= DATASET RECORDS =
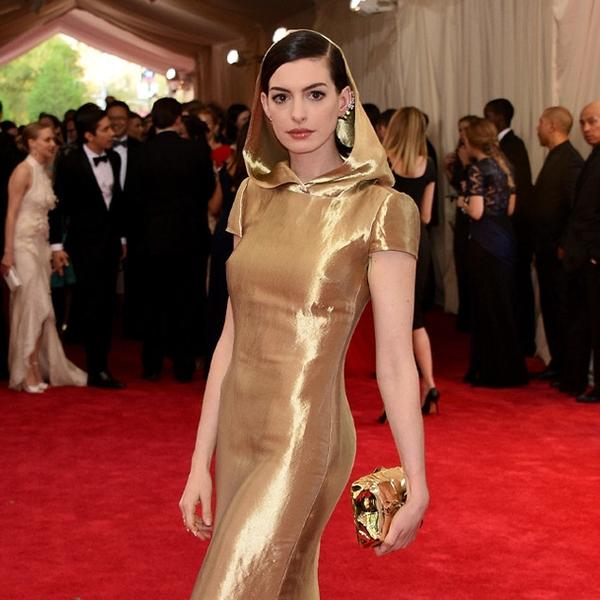 Anne Hathaway From 2015 Met Gala: Worst Dressed Stars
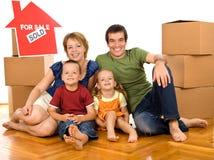 enferme dans une boîte la famille de carton heureuse Photos stock
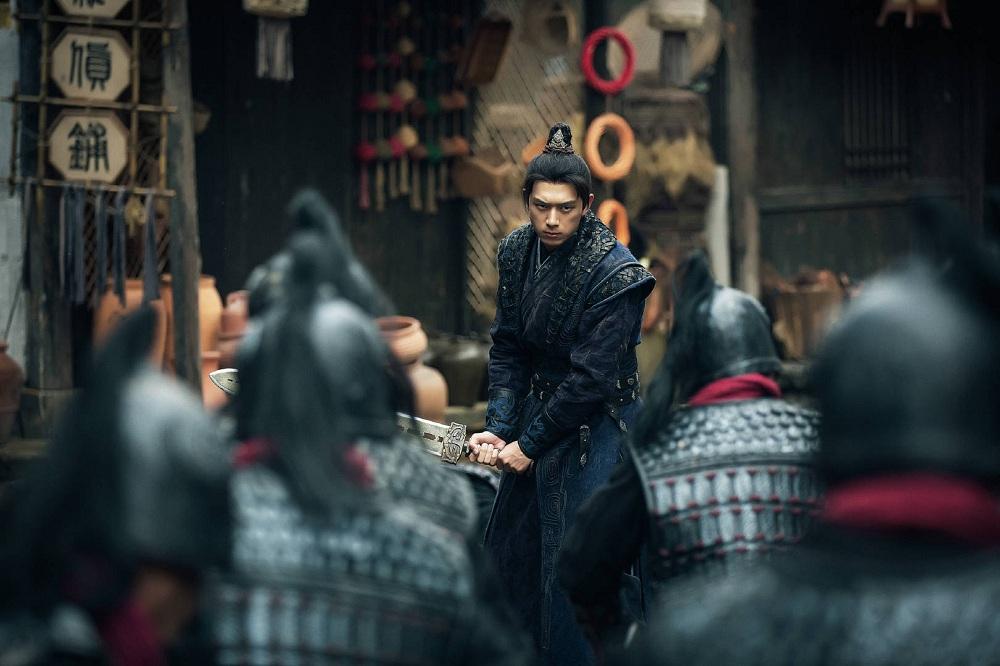 《剑王朝》持续热播 李现继韩商言后首担古装男主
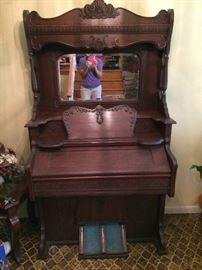 WW Putnam and Co pump organ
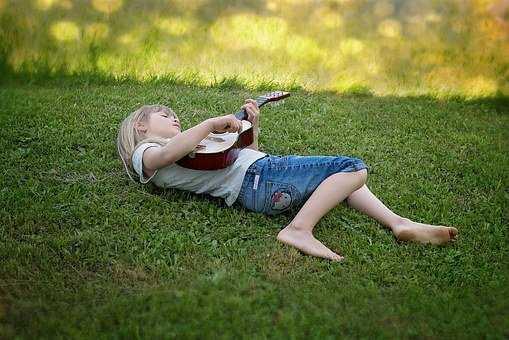 jaka gitara dla dziecka będzie najlepsza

= AIM OF THE EXERCISE =
Produce an exact copy of the lines from the line containing "WW Putnam and Co pump organ" through the last line of the records, with no pictures and no other text.

= EXERCISE OUTPUT =
 WW Putnam and Co pump organ
 jaka gitara dla dziecka będzie najlepsza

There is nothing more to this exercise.